▶ _EXTRAIT CITÉ_:
·····

Et que demande le Seigneur dans cette prière pour ces Apôtres que le Père lui a donnés en les retirant du monde, auxquels il a transmis lui-même l'enseignement reçu du Père et qui croient qu'Il est vraiment l'Envoyé de Dieu ? Que demande Jésus pour ces Apôtres qu'il a réussi à garder fidèles, à l'exception de Judas ? « Tant que j'étais avec eux, Père, je les ai gardés dans ton Nom que tu m'as donné, maintenant que je viens vers Toi, garde-les, à ton tour, dans ce Nom que tu m'as donné... » Je reviendrai tout à l'heure sur le sens de cette demande.

Ensuite, Jésus demande à son Père non pas de retirer du monde ses Apôtres, mais, tout en les laissant dans le monde, de les préserver du Mauvais.

Enfin il demande leur consécration.

·····

[Entrées de données recueillies]

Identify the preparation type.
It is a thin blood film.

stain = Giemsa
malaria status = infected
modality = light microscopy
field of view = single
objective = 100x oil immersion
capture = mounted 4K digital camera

·····

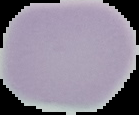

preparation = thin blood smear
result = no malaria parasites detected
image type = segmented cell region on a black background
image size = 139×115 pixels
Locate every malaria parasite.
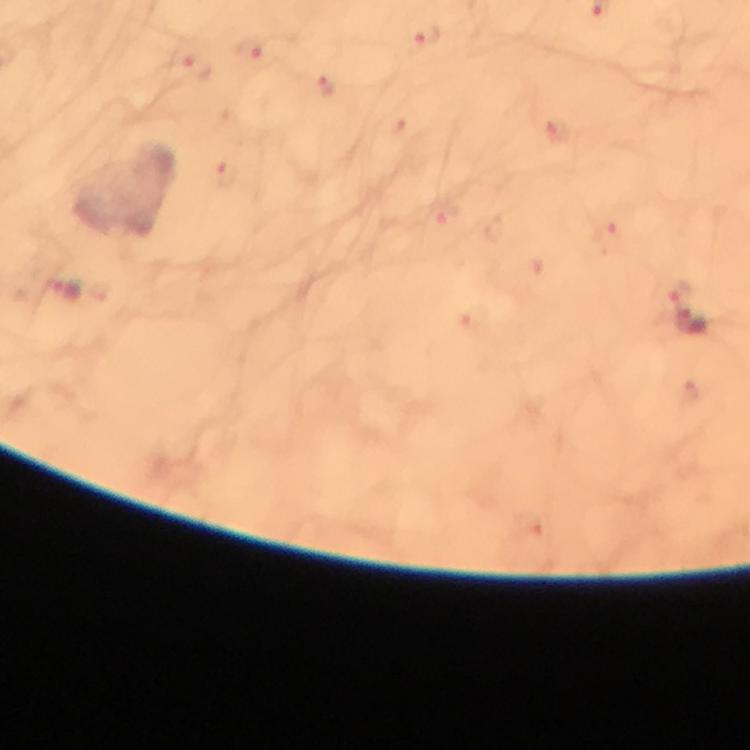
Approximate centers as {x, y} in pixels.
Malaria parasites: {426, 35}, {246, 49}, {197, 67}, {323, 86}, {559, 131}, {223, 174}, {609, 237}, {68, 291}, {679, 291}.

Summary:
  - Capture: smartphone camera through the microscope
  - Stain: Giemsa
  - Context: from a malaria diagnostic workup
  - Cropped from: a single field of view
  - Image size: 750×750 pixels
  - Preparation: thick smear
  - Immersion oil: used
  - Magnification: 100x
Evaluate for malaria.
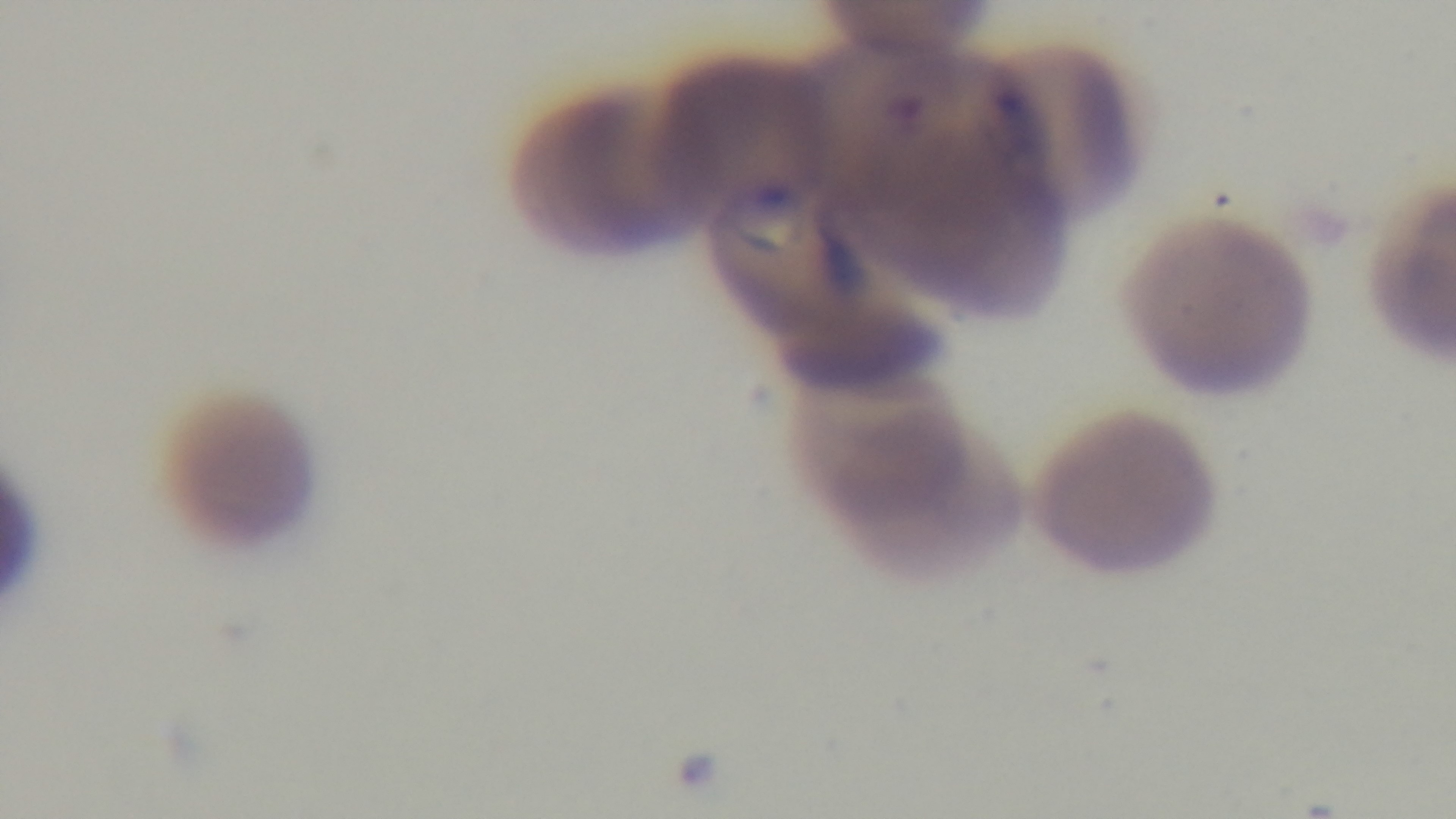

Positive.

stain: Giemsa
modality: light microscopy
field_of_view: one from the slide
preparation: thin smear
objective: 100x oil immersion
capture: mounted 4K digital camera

·····

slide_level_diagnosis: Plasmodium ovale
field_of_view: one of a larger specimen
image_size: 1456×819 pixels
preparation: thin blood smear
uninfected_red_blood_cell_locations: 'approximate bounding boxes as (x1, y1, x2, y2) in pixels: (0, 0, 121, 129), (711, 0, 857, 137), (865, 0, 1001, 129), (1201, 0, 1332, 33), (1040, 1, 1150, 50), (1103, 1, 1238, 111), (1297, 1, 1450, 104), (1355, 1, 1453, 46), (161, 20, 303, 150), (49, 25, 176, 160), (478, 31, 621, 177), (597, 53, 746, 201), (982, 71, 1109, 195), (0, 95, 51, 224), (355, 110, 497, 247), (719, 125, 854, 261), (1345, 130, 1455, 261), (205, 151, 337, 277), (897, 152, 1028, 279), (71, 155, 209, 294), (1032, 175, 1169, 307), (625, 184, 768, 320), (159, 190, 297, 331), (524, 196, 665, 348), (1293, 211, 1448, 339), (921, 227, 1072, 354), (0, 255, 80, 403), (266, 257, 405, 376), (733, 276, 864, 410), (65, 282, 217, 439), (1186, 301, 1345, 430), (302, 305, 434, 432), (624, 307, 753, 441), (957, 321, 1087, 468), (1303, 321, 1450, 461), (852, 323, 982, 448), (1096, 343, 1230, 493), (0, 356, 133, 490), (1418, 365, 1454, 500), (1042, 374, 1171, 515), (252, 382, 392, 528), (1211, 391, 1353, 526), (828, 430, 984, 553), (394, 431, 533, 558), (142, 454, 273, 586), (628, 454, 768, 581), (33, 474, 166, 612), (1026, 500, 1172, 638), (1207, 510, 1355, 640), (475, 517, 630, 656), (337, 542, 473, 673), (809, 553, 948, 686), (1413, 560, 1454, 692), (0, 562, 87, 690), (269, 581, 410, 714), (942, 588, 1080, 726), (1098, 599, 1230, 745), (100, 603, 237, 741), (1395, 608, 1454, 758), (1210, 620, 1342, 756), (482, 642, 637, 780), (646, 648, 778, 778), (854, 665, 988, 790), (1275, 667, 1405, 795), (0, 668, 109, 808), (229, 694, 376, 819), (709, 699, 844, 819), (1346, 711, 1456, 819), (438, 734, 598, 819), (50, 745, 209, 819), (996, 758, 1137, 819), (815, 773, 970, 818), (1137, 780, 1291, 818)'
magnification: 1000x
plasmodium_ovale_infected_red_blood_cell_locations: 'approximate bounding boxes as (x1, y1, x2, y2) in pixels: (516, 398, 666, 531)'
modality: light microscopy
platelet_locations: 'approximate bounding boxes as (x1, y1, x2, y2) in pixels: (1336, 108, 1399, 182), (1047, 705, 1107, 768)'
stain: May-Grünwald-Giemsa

·····

▶ _CONSIGNE A_:
Selon l'extrait sur la prière de Jésus pour ses Apôtres, que demande-t-il enfin pour eux ?
▶ _CONSIGNE B_:
Présentez en tableau Markdown les lignes des enregistrements, de la ligne contenant « Identify the preparation type. » jusqu'à celle contenant « It is a thin blood film. » incluses, en omettant les lignes vides. Utilisez les colonnes « N° » et « Ligne d'enregistrement ».
Ces enregistrements sont sans rapport avec l'extrait.

▶ _RÉPONSE PROPOSÉE A_:
Il demande leur consécration.

▶ _RÉPONSE PROPOSÉE B_:
| N° | Ligne d'enregistrement |
|---|---|
| 1 | Identify the preparation type. |
| 2 | It is a thin blood film. |